The creaminess of the eggs combined with the citrusy flavor take this soup to a whole new level… ok, maybe not the level of my favorite soup of all time, marak temani… but we’re not far!
So, don’t waste your leftover chicken soup or chicken broth. Beat some eggs, add some lemon, maybe some dill too, and surprise your friends with this mouth-watering Greek delicacy!
- 1 whole chicken , cut in pieces
- 2 carrots , cut in 1-inch slices (optional)
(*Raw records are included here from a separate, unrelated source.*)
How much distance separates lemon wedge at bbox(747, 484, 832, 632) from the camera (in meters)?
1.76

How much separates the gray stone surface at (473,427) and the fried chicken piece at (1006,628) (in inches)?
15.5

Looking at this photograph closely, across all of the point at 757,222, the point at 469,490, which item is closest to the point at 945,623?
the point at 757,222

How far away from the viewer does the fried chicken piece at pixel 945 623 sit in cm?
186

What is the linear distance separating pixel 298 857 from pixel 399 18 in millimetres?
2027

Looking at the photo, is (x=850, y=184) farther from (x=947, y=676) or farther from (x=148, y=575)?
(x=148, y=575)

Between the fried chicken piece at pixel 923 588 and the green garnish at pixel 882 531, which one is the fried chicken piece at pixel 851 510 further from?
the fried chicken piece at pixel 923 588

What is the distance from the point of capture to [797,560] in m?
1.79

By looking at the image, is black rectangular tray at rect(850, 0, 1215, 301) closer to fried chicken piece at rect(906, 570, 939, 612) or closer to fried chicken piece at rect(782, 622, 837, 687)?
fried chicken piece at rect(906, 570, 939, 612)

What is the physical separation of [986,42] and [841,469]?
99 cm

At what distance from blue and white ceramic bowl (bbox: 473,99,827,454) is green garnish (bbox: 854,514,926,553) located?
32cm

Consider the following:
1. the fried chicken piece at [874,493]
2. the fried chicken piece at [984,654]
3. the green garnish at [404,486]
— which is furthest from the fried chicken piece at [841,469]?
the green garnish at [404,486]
- 1 cup rice , ideally short grain
- 4 eggs , separated
- Juice of 2 lemons
- ¼ cup minced fresh dill
- Dill sprigs (for garnish)
Place chicken pieces and carrots (optional) in a large pot with 8 cups of water. Cover and simmer for one hour.
Take the chicken pieces and carrots out of the pot and let cool.
Bring the remaining broth to a boil, salt to taste. Add the rice and simmer covered for 20 minutes. Remove from heat.
In the meantime, remove the chicken flesh from the bones and tear into small pieces. Set aside.
When the broth is done simmering, take 2 cups of the chicken broth and set aside.
Beat the egg whites until stiff.
Combine the yolks with the lemon juice and beat well. Add mixture to egg whites and stir.
Then slowly add 2 cups of the hot chicken broth to the mixture while beating constantly to avoid curdling.
When the eggs and the broth are well incorporated, pour this mixture back into the remaining broth and rice. Add minced dill, stir well, and simmer for a few minutes without boiling.
Add the chicken pieces and carrots and stir well.
Serve in bowls, with fresh ground pepper and garnish with dill sprigs.